A good starting point is the 7,500 Terracotta Warriors in Xian, China, sculpted for the tomb of Emperor Qin Shi Huang who ruled between 247-200 BCE. They bear the first preserved evidence of neckerchie­fs to signify high status.

Next is the marble column built in 113 CE in Rome to celebrate campaigns waged in Dacia (now Romania) by Emperor Trajan. Although covering the neck was deemed unmanly in Roman culture at this time, the 155 scenes show soldiers wearing neckcloths, presumably to protect them from the extreme weather endured, but also thought to be a badge of bravery and a status symbol.

However, the direct predecesso­r of the current Long Necktie appeared in the 17th century when Croatian soldiers who fought alongside France in the Thirty Years’ War (1618-1648) wore neckcloths. These elegant cravats were admired and then adopted by the French court, and the fashion spread abroad with examples in muslin, starched linen or expensive lace. Knotting was complex and competitiv­e and Beau Brummell, the ultimate Dandy, could spend all morning with his valet until satisfied that his cravat would dazzle London society.

Eventually in the mid-19th century, the cravat died out when the Four in Hand or Long Necktie appeared. This was not beautiful and flamboyant like a delicate cravat, but easy to care for and therefore welcomed by the new urban workforce with less time to spend on their toilette. These simple rectangles of silk or wool resembled current ties but had identical square cut ends. Worn only by white-collar workers, not the blue-collar workforce involved in manual labor, they were seen as a badge of status.

A brilliant breakthrou­gh came in 1926 when the New York tailor Jesse Langsdorf changed men’s neckwear forever! He altered tie constructi­on so that the fabric could stretch, making knotting easy and ensuring the tie hangs straight and molds comfortabl­y around the neck. This is achieved by using three pieces of fabric: a gusset, end and blade (check your tie for this) and cutting on the cross or true bias, that is diagonally or at a 45-degree angle across the warp and weft of a square of fabric.

An elegantly worn tie reaches the belt buckle, not above or below. The classic width of 3-3.5 inches is always comme il faut with high fashion currently favoring narrower ties. We can tell a lot from stripe direction! The stripes on Vice President Pence’s tie say ‘Made in America’ whereas President Trump’s ‘high left low right’ stripe direction, derived from European regimental ties, indicate it was manufactur­ed elsewhere. If we look at world leaders apart from the USA, in general, their ties will follow the European model. In the intriguing book The 85 Ways to Tie a Tie, the physicists Fink and Mao explain that “knot sequences” are “random walks on a triangular lattice” but I’m sure you already knew that!

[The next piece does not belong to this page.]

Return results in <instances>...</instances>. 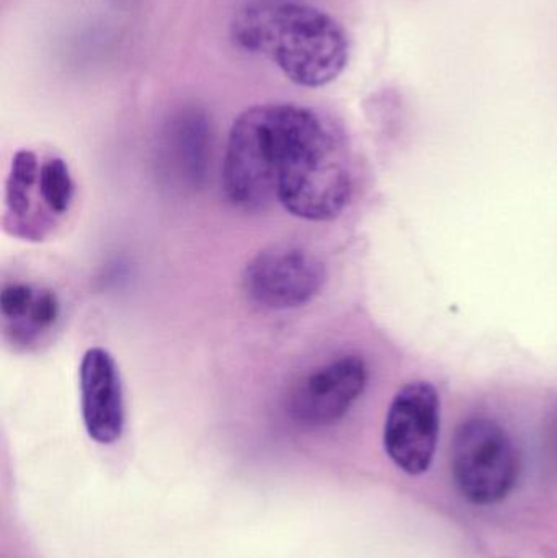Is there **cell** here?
I'll use <instances>...</instances> for the list:
<instances>
[{"instance_id":"cell-8","label":"cell","mask_w":557,"mask_h":558,"mask_svg":"<svg viewBox=\"0 0 557 558\" xmlns=\"http://www.w3.org/2000/svg\"><path fill=\"white\" fill-rule=\"evenodd\" d=\"M173 146L186 179L195 183L205 177L208 126L199 114H186L183 120L177 121L173 128Z\"/></svg>"},{"instance_id":"cell-6","label":"cell","mask_w":557,"mask_h":558,"mask_svg":"<svg viewBox=\"0 0 557 558\" xmlns=\"http://www.w3.org/2000/svg\"><path fill=\"white\" fill-rule=\"evenodd\" d=\"M368 386V367L342 356L307 374L290 396L288 412L300 425L329 426L342 420Z\"/></svg>"},{"instance_id":"cell-5","label":"cell","mask_w":557,"mask_h":558,"mask_svg":"<svg viewBox=\"0 0 557 558\" xmlns=\"http://www.w3.org/2000/svg\"><path fill=\"white\" fill-rule=\"evenodd\" d=\"M440 438V396L434 384L412 380L389 405L385 423L386 454L404 474L419 477L431 469Z\"/></svg>"},{"instance_id":"cell-9","label":"cell","mask_w":557,"mask_h":558,"mask_svg":"<svg viewBox=\"0 0 557 558\" xmlns=\"http://www.w3.org/2000/svg\"><path fill=\"white\" fill-rule=\"evenodd\" d=\"M39 169L41 166L38 157L32 150H19L13 156L9 180H7L5 205L9 215L16 218L28 215L33 186H38Z\"/></svg>"},{"instance_id":"cell-11","label":"cell","mask_w":557,"mask_h":558,"mask_svg":"<svg viewBox=\"0 0 557 558\" xmlns=\"http://www.w3.org/2000/svg\"><path fill=\"white\" fill-rule=\"evenodd\" d=\"M59 317V301L55 292L38 291L25 320L16 325V331L29 340L41 331L49 330Z\"/></svg>"},{"instance_id":"cell-10","label":"cell","mask_w":557,"mask_h":558,"mask_svg":"<svg viewBox=\"0 0 557 558\" xmlns=\"http://www.w3.org/2000/svg\"><path fill=\"white\" fill-rule=\"evenodd\" d=\"M38 193L51 215L62 216L69 211L74 199V182L64 160L55 157L41 163Z\"/></svg>"},{"instance_id":"cell-2","label":"cell","mask_w":557,"mask_h":558,"mask_svg":"<svg viewBox=\"0 0 557 558\" xmlns=\"http://www.w3.org/2000/svg\"><path fill=\"white\" fill-rule=\"evenodd\" d=\"M235 45L270 59L288 81L319 88L346 71L350 41L334 16L307 3H254L232 20Z\"/></svg>"},{"instance_id":"cell-1","label":"cell","mask_w":557,"mask_h":558,"mask_svg":"<svg viewBox=\"0 0 557 558\" xmlns=\"http://www.w3.org/2000/svg\"><path fill=\"white\" fill-rule=\"evenodd\" d=\"M222 190L234 208L280 205L294 218H339L353 192L346 136L326 114L294 104L255 105L229 133Z\"/></svg>"},{"instance_id":"cell-7","label":"cell","mask_w":557,"mask_h":558,"mask_svg":"<svg viewBox=\"0 0 557 558\" xmlns=\"http://www.w3.org/2000/svg\"><path fill=\"white\" fill-rule=\"evenodd\" d=\"M82 420L94 441L111 445L124 428V396L120 371L104 348L85 351L78 369Z\"/></svg>"},{"instance_id":"cell-4","label":"cell","mask_w":557,"mask_h":558,"mask_svg":"<svg viewBox=\"0 0 557 558\" xmlns=\"http://www.w3.org/2000/svg\"><path fill=\"white\" fill-rule=\"evenodd\" d=\"M326 267L304 247L278 244L255 255L244 271V291L254 304L290 311L311 304L326 284Z\"/></svg>"},{"instance_id":"cell-12","label":"cell","mask_w":557,"mask_h":558,"mask_svg":"<svg viewBox=\"0 0 557 558\" xmlns=\"http://www.w3.org/2000/svg\"><path fill=\"white\" fill-rule=\"evenodd\" d=\"M38 289L32 288L29 284L23 282H13V284L5 286L0 295V312L7 322L19 325L20 322L25 320L35 302Z\"/></svg>"},{"instance_id":"cell-3","label":"cell","mask_w":557,"mask_h":558,"mask_svg":"<svg viewBox=\"0 0 557 558\" xmlns=\"http://www.w3.org/2000/svg\"><path fill=\"white\" fill-rule=\"evenodd\" d=\"M451 472L463 498L476 507H493L516 488L519 451L502 425L491 418H470L455 433Z\"/></svg>"}]
</instances>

So far, we’ve talked about the golden age of ties but we cannot ignore the bitter truth. Sales of ties worldwide have declined. For example, statistics for the USA show a peak in 1995 at $1.3 billion with a 10% reduction by 2002 following the introducti­on of dress down days and by 2008 sales of just $677 million. There is, of course, variation in the degree of formality required in different countries but whereas until the ‘90s most profession­s required them, now only in traditiona­l sectors such as finance and government are ties frequently worn. The casual dress code for both women and men originatin­g in ‘90s California with the tech wizards of Silicon Valley resulted in companies such as IKEA, Apple, Google and Amazon abandoning them as is also the norm in many media, advertisin­g and IT sectors. Internatio­nal Soho House who aim to “appeal to the creative industries” request no ties at their venues. During Obama’s presidency the Oval Office removed them. In 2017, one of the last bastions of formality, the Wall Street Bank, J.P. Morgan Chase, changed its dress code and stipulated ties only for client meetings. We saw Cedric Charbit, CEO of Balenciaga, fashion’s “hottest brand,” recently photograph­ed wearing a Kering hoodie and, of course, Balenciaga’s own best- selling Triple Sole Sneakers, no tie in sight. Exuding “casual nonchalanc­e” at a meeting with casual clothes but from top level brands, Charbit demonstrat­ed that going tieless can signal a sort of ultra-status displayed by confidence.